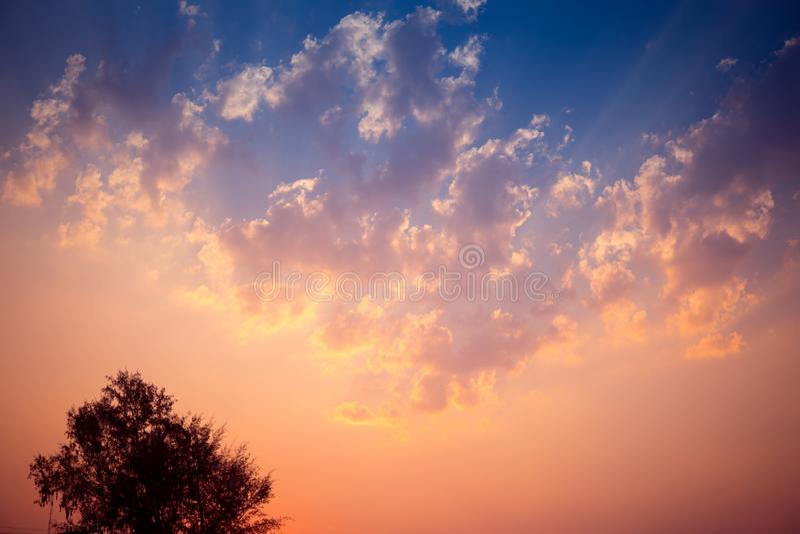Solnedgångbakgrund med underbar guld- gul himmel Skymninghimmel i aftonen och att förbluffa det dramatiska och underbara molnet p arkivfoto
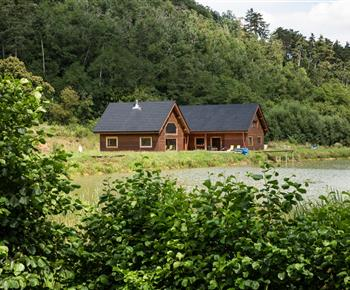 Rekreační dům Srub s rybníkem na samotě Trubín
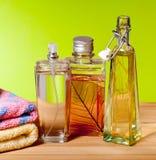 Parfumes en el cuarto de baño Fotos de archivo libres de regalías
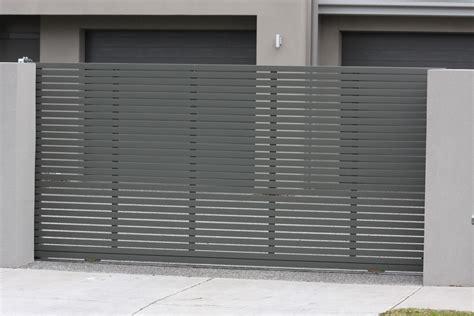 modern driveway gates luxury driveway gates modern - Modern Driveway Gates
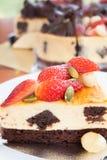 Brownie della torta di formaggio della fragola con il dado di maccademia Fotografia Stock Libera da Diritti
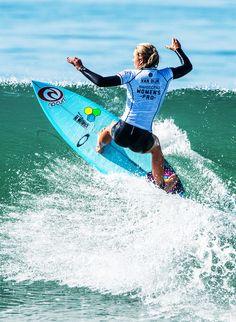 02ee07fdf6aaf9 The Dope Surf Society Gif Alana Blanchard and Nikki van Dijk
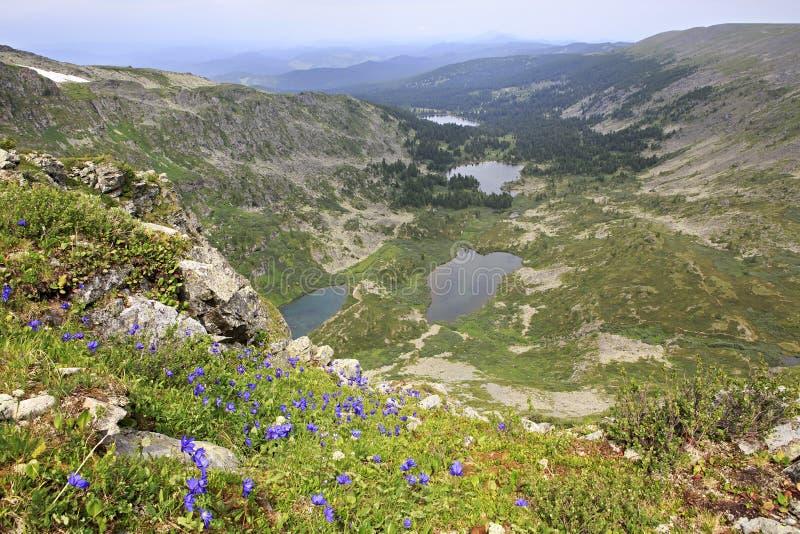 De mooie meren van meningskarakol vanaf de bovenkant van rand stock afbeelding
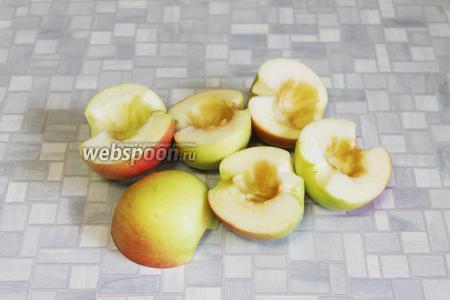 Яблоки нужны свежего урожая без покрытия, лучше настоящие — окисляющиеся на воздухе, у меня какой-то крымский сорт. Яблоки помыть, разрезать на половинки и вынуть сердцевину.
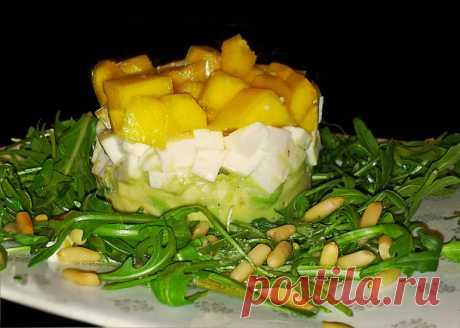 Салат с авокадо, моцареллой и манго — Пошаговые кулинарные рецепты Юлии Дин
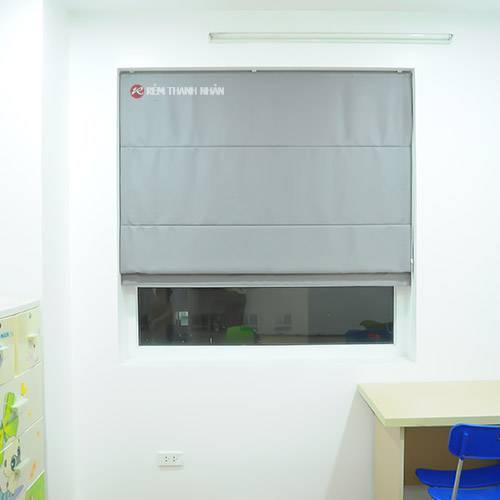 Rèm Roman kẹp 1 lớp cửa sổ phòng ngủ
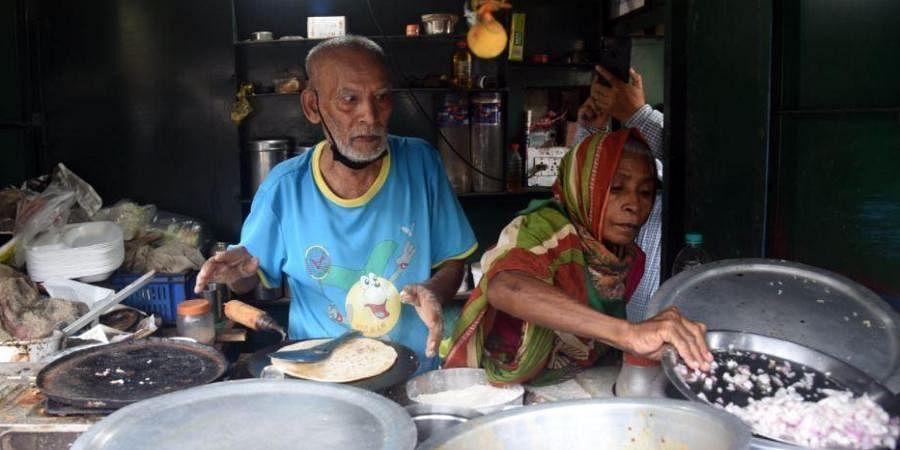 Kanta Prasad serving the crowds.
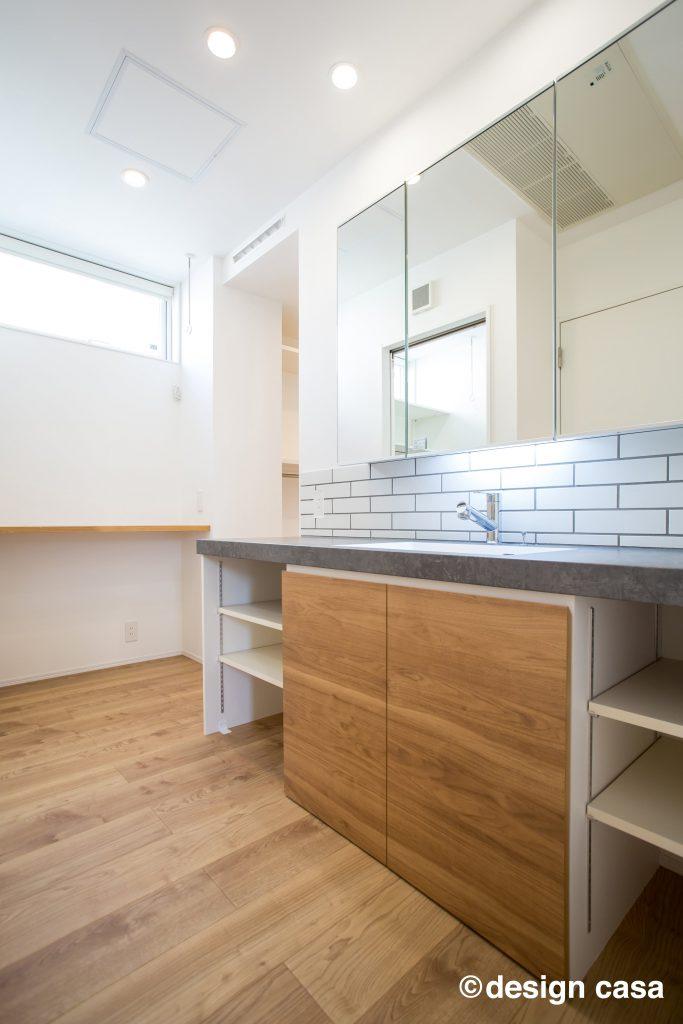 ミラー収納とタイルが特徴の洗面化粧台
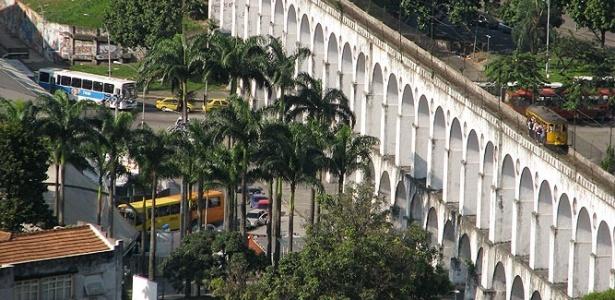 Arcos da Lapa são vistos de um ângulo inusitado desde o Parque das Ruínas, em Santa Teresa, no Rio de Janeiro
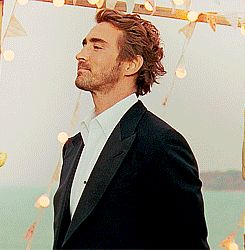 I imagine me asking lee pace to marry me then gives a look to his fans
● ● ● ● ● ● ●
What is expected :: Your copy should hold exactly the lines from the one with "De mooie meren" through the end of the records, both included, and no pictures.

Response below ::
 De mooie meren van meningskarakol vanaf de bovenkant van rand stock afbeelding
 Яблоки нужны свежего урожая без покрытия, лучше настоящие — окисляющиеся на воздухе, у меня какой-то крымский сорт. Яблоки помыть, разрезать на половинки и вынуть сердцевину.
 Салат с авокадо, моцареллой и манго — Пошаговые кулинарные рецепты Юлии Дин
 Rèm Roman kẹp 1 lớp cửa sổ phòng ngủ
 Kanta Prasad serving the crowds.
 ミラー収納とタイルが特徴の洗面化粧台
 Arcos da Lapa são vistos de um ângulo inusitado desde o Parque das Ruínas, em Santa Teresa, no Rio de Janeiro
 I imagine me asking lee pace to marry me then gives a look to his fans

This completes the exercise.